This course aims to equip students with the ability to express continuous and discrete-time signals mathematically. Students will gain an understanding of input-output relationships in linear time-invariant systems, perform convolution, and apply Fourier series to represent periodic signals. Students will also analyze Fourier transforms for continuous and discrete-time signals, recognizing their frequency characteristics. Finally students will learn to formulate conditions for proper signal sampling to prevent aliasing.

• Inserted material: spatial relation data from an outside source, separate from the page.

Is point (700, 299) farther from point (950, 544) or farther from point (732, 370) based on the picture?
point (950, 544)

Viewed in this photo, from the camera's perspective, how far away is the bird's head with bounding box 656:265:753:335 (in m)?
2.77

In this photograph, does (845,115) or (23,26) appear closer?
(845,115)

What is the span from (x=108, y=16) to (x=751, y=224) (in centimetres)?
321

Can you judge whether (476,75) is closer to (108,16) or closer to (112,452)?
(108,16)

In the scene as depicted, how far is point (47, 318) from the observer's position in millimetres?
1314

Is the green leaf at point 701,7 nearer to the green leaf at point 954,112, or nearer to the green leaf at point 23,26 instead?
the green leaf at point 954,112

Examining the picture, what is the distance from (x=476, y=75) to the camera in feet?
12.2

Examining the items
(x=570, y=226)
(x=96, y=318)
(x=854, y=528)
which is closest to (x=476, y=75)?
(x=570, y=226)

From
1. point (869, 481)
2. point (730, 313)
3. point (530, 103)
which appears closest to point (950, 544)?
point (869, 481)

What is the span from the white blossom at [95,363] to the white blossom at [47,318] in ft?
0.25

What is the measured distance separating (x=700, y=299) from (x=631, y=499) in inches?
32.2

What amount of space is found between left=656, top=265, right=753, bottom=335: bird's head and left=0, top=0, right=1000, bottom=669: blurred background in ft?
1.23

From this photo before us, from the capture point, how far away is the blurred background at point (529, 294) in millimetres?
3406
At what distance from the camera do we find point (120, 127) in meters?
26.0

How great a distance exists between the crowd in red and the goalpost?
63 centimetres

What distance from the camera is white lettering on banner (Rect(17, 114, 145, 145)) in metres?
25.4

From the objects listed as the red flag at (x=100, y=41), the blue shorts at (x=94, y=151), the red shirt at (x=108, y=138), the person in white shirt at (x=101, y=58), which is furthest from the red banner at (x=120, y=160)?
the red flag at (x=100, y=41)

Upon successful completion of the course, students will be able to:
(1) Express the mathematical representations of continuous and discrete-time signals,
(2) Explain the input-output relationships in linear time-invariant systems and the steps needed to perform convolution,
(3) Apply the concepts of Fourier series representation to represent continuous-time and discrete-time periodic signals,
(4) Analyze the Fourier transform of a continuous-time signal, understanding its frequency content and spectral characteristics,
(5) Evaluate the Fourier transform for discrete-time signals, identifying their frequency components and spectral properties,
(6) Formulate the necessary conditions for properly sampling a continuous-time signal to avoid aliasing (sampling theorem).
(1) McClellan, J. H., Schafer, R. W., & Yoder, M. A. (2003). Signal Processing First. 2nd Edition, Pearson/Prentice Hall.
(2) Tervo, R. J. (2013). Practical Signals Theory with MATLAB Applications. 1st Edition, Wiley.